Nitric Oxide Induces Upregulation of Fas and Apoptosis in Vascular Smooth Muscle
Abstract Interleukin-1 induced a time-dependent release of high levels of nitric oxide from rat vascular smooth muscle cells up to 96 hours. A time-dependent release of lactate dehydrogenase was also induced by Interleukin-1 from 72 to 96 hours after its stimulation. In situ nick end-labeling assay revealed that incubation for 48 hours with interleukin-1 induced a positive staining of fragmented nuclei. However, NG-monomethyl-l-arginine, an inhibitor of nitric oxide synthase, inhibited both lactate dehydrogenase release and DNA fragmentation induced by interleukin-1. Furthermore, sodium nitroprusside, a nitric oxide donor, also induced lactate dehydrogenase release and DNA fragmentation. Fluorescent staining of DNA revealed patches of irregularly dispersed, brightly staining, and condensed chromatin in rat vascular smooth muscle cells treated with sodium nitroprusside. Flow cytometric analysis with monoclonal antibody against human Fas revealed that expression of Fas was upregulated by sodium nitroprusside in human vascular smooth muscle cells. Methylene blue, an inhibitor of soluble guanylate cyclase, did not affect sodium nitroprusside–induced upregulation of Fas. Furthermore, 8-bromo-guanosine 3′:5′-cyclic monophosphate, an analogue of cGMP, did not upregulate Fas expression. These findings indicate that nitric oxide released from vascular smooth muscle cells may induce apoptosis in vascular smooth muscle cells themselves and also induces upregulation of Fas via a cGMP-independent mechanism.

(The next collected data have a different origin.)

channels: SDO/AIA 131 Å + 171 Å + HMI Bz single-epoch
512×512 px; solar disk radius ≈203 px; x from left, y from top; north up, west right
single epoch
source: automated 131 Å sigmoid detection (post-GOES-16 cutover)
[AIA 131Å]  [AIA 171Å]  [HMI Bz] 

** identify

Thus, nitric oxide could trigger the remodeling of atherosclerotic plaques.
Nitric oxide is a multifunctional molecule that mediates a number of diverse physiological processes.1 There is recent evidence that IL-1, a macrophage-derived cytokine, stimulates the release of large amounts of NO from VSMCs in vitro.2 Furthermore, diet-induced atherosclerosis increases the release of NO from rabbit aorta,3 and vascular smooth muscle contains a system that generates NO after balloon injury in vivo.4 However, pathophysiological roles of this NO released from VSMCs have not been defined. Since NO is known to exert various toxic effects on many cell types,5 6 we considered the possibility that NO may be a mediator of vascular damage during the development of atherosclerotic lesions. Thus, we first examined whether NO released from VSMCs induces cell death in VSMCs themselves.

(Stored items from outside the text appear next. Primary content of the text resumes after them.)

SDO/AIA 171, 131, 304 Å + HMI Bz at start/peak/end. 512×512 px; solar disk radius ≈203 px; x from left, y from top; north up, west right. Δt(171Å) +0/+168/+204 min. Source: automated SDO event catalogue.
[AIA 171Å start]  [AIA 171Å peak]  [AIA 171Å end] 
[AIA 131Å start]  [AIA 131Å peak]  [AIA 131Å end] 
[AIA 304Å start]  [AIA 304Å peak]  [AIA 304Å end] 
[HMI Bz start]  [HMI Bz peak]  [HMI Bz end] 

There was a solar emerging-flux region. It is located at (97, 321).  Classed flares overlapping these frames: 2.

Fas is a type 1 membrane protein belonging to the tumor necrosis factor receptor family, which mediates death signal.7 Triggering this pathway requires the cross-linking of Fas either with antibodies to Fas or with cells expressing Fas ligand. Various cells express Fas, whereas Fas ligand is expressed predominantly in activated T cells. Malfunction of the Fas system causes lymphoproliferative disorders and accelerates autoimmune disease, whereas its exacerbation may cause tissue destruction.7
Therefore, we next examined whether NO can affect Fas expression in VSMCs.

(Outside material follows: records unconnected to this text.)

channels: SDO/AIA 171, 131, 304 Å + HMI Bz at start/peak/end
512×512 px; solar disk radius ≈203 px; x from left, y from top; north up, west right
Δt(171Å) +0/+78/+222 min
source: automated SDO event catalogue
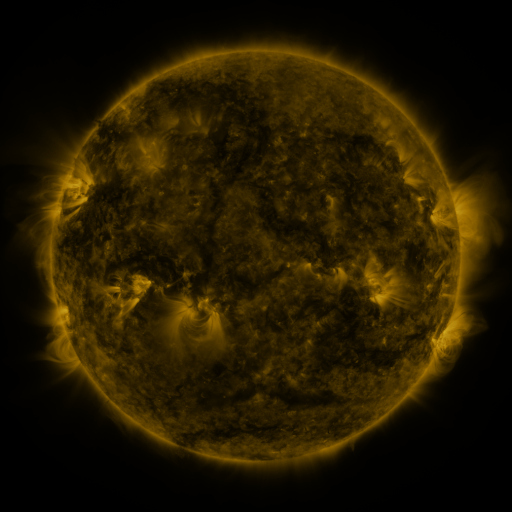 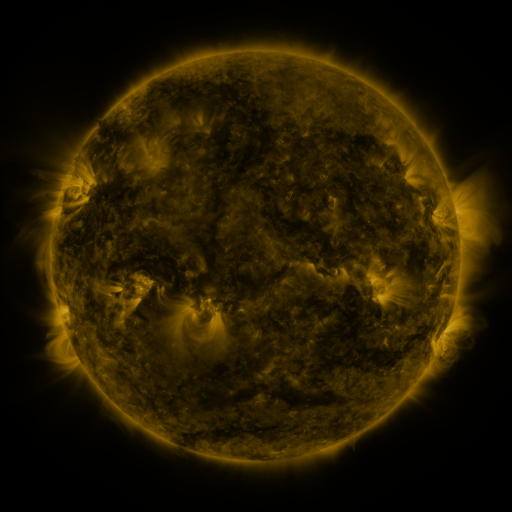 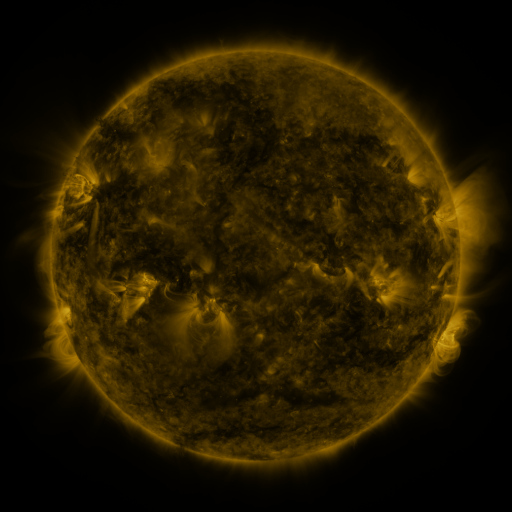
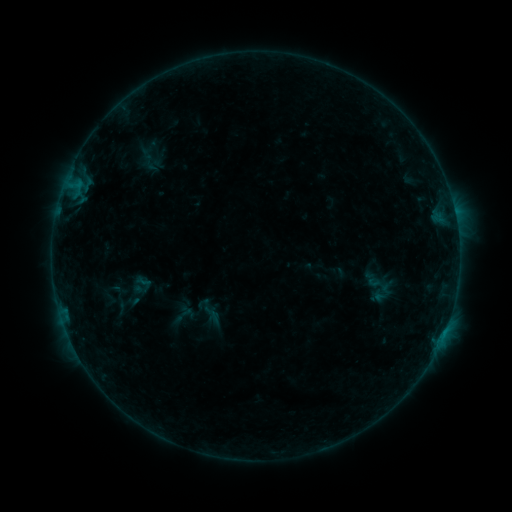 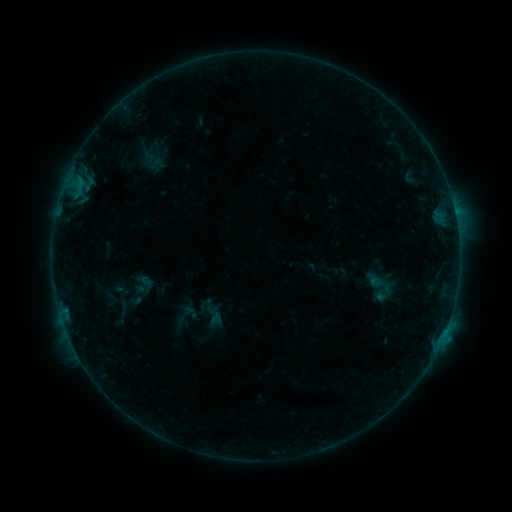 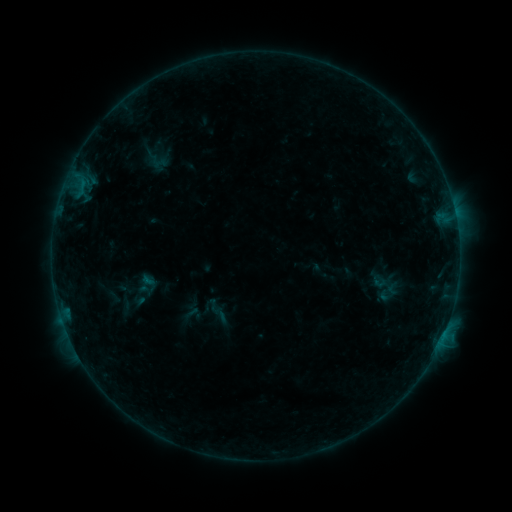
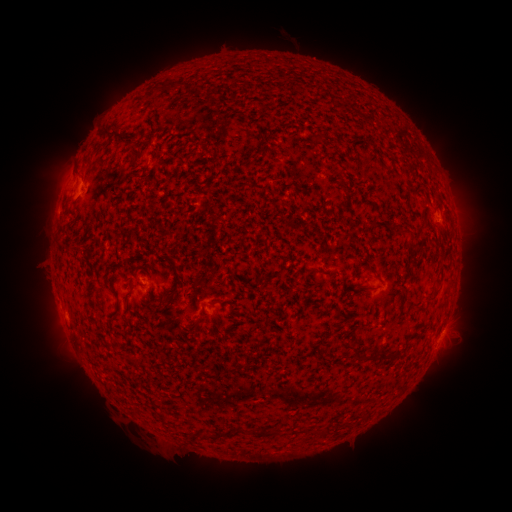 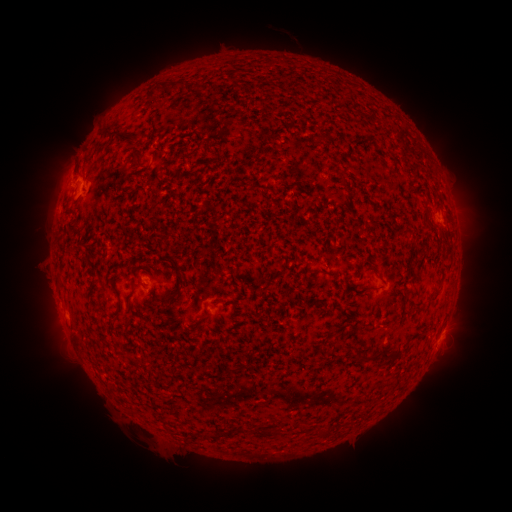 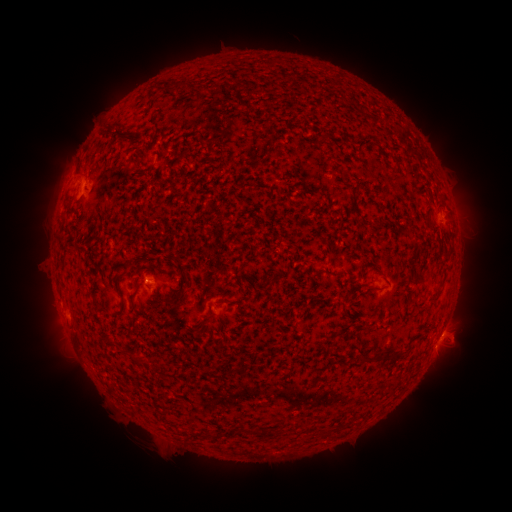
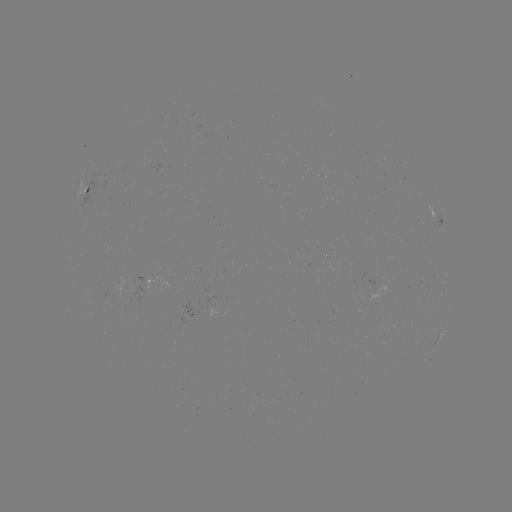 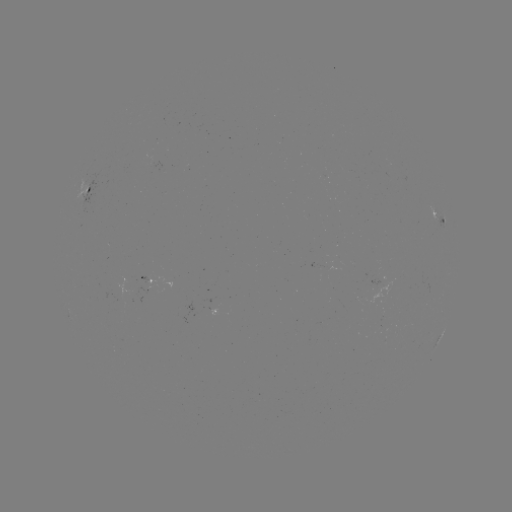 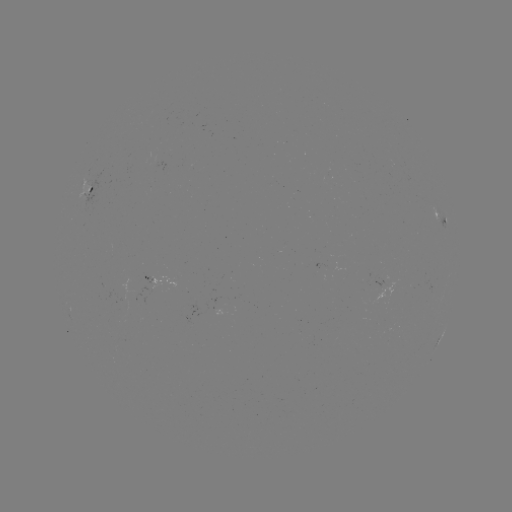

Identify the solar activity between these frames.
B4.1 flare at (442, 333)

Human recombinant IL-1β was donated by Otsuka Pharmaceutical Co. L-NMMA, SNP, and 8-Br-cGMP were purchased from Sigma Chemical Co. NOC-18 was from Dojin Laboratory. Monoclonal antibody to human Fas (IgG, clone UB2) was from Medical Biological Laboratories. Fluorescein isothiocyanate–labeled goat anti-mouse IgG was obtained from Seikagaku Kogyo. Hoechst 33258 was purchased from Flow Laboratories, Inc.
VSMCs were isolated from rat aortas or human aortas and saphenous vein as described previously.8 After reaching confluence, VSMCs were preincubated for 48 hours with serum-free Dulbecco’s modified Eagle’s medium containing 0.1% bovine serum albumin to become quiescent before the experiments. Fas-expressing NIH 3T3 cells, in which the 2.6-kb Xho I fragment containing Fas cDNA was stably transfected, were generously provided by Dr Shigekazu Nagata (Osaka Bioscience Institute, Osaka, Japan).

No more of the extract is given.